- **Source text**
Let $\theta \in \mathbb R$ be a non-integer multiple of $2\pi$. Prove that the sequences $(\sin(n\theta))_{n \in \mathbb N}$ and $(\cos(n\theta))_{n \in \mathbb N}$ verify $|S_N|\leq K$ where $K>0$ and $S_N=a_1+...+a_N$ for a given sequence $(a_n)_{n \in \mathbb N}$.
I began with the sequence involving the cosine, I suppose that the other case is analogue. I tried to express $\cos(n\theta)$ in its exponential form. Then $\sum_{n=1}^N \cos(n\theta)= \sum_{n=1}^N \frac {1} {2}(e^{in\theta}+e^{-in\theta})$. The second member of the equation can be separated into $\frac {1} {2} (\sum_{n=1}^N e^{in\theta}+ \sum_{n=1}^N e^{-in\theta})$. Both of these are the first $N$ terms of two geometric series. So $\frac {1} {2} (\sum_{n=1}^N e^{in\theta}+ \sum_{n=1}^N e^{-in\theta})=\frac {1} {2} (\frac {e^{i(N+1)\theta}-e^{i\theta}} {e^{i\theta}-1} + \frac {e^{-i(N+1)\theta}-e^{-i\theta}} {e^{-i\theta}-1})$. Well, I know that the denominator is never $0$ by the hypothesis we have on $\theta$. I've been fighting with this last term but I don't get to something nice. Am I doing something wrong?

- **Provided material**
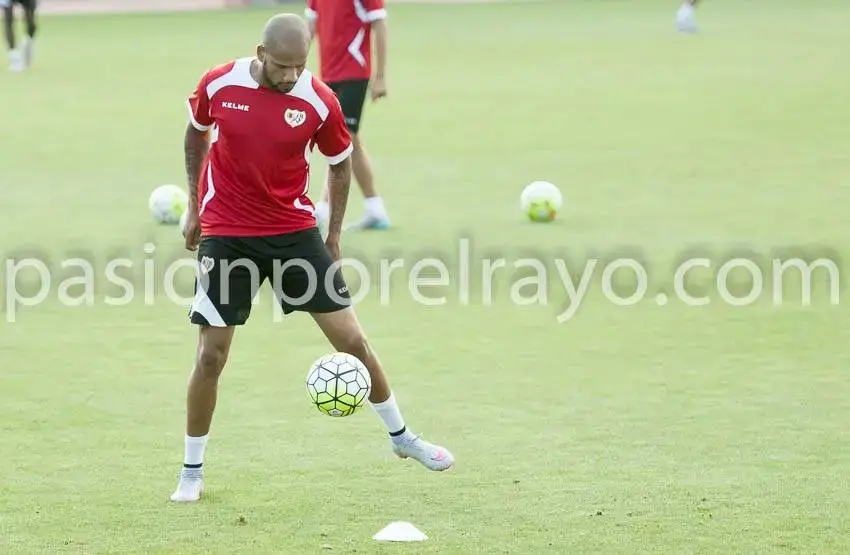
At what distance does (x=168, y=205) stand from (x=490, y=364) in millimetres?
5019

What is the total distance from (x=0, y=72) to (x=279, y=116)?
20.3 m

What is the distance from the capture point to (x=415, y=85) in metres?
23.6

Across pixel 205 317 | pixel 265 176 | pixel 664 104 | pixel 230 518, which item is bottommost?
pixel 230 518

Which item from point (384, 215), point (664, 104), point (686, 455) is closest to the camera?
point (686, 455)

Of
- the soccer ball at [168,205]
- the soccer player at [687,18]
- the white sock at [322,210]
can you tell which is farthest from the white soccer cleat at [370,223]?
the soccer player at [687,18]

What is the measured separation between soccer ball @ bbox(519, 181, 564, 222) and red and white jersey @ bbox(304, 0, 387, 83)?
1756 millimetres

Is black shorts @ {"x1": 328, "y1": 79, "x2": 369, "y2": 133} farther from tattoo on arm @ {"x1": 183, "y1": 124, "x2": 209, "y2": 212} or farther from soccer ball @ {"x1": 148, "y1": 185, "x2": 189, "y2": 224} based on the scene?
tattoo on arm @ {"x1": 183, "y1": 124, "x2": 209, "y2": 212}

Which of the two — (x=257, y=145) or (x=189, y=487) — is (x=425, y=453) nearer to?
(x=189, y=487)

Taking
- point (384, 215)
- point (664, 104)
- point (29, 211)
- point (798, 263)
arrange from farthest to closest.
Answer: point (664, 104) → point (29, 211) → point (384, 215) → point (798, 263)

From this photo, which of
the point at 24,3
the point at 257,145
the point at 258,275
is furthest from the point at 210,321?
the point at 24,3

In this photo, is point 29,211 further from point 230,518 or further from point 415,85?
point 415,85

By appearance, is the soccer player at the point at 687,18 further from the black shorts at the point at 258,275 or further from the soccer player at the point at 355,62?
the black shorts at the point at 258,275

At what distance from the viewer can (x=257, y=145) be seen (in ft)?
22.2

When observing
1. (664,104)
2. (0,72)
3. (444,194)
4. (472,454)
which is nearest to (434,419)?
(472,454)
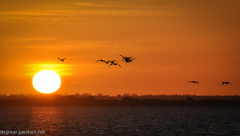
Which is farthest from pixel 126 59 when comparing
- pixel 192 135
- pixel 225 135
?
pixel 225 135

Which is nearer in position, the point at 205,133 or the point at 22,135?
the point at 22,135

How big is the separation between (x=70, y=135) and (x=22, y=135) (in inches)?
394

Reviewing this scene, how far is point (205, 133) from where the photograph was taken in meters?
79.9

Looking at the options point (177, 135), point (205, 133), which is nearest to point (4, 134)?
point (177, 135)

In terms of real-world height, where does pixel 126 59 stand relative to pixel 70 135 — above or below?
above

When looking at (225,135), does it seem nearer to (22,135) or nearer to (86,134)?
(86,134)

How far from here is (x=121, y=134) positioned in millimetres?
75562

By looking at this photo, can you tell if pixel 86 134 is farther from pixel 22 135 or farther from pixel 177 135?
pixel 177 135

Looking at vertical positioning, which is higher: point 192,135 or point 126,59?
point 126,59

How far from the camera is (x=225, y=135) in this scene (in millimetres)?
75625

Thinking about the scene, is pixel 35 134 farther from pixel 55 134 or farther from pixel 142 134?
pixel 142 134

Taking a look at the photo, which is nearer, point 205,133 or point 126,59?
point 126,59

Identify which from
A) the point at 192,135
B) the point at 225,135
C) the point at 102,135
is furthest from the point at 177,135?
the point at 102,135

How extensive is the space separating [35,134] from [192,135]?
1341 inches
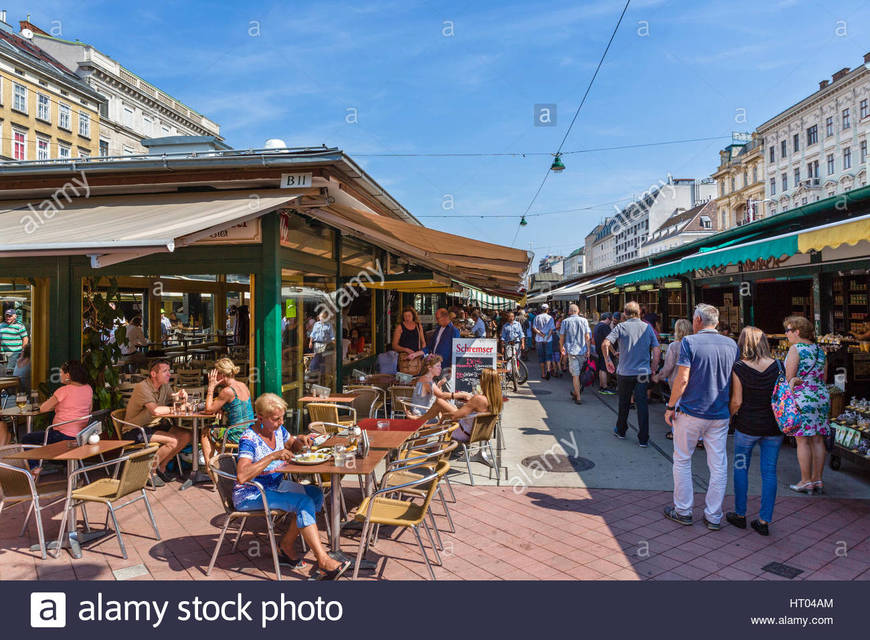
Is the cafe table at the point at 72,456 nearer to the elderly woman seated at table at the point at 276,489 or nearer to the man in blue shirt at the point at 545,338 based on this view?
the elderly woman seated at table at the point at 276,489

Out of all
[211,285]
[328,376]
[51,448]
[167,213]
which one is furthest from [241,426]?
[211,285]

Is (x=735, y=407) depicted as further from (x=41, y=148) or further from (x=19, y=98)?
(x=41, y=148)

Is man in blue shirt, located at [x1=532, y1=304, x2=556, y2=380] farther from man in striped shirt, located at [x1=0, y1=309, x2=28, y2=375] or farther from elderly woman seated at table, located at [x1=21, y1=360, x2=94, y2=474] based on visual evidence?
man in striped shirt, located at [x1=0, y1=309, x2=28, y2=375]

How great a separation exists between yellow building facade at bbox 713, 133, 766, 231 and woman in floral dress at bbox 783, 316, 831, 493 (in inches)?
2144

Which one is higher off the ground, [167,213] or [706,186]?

- **Your objective**
In the forum question on bounded partial sums of sin(nθ) and cos(nθ), why does the writer say the denominators in the geometric-series expression are never zero? Answer in one to three sentences.

- **Solution to this task**
The writer says the denominators are never zero because of the hypothesis on θ. That hypothesis, stated at the start of the problem, is that θ is a non-integer multiple of 2π.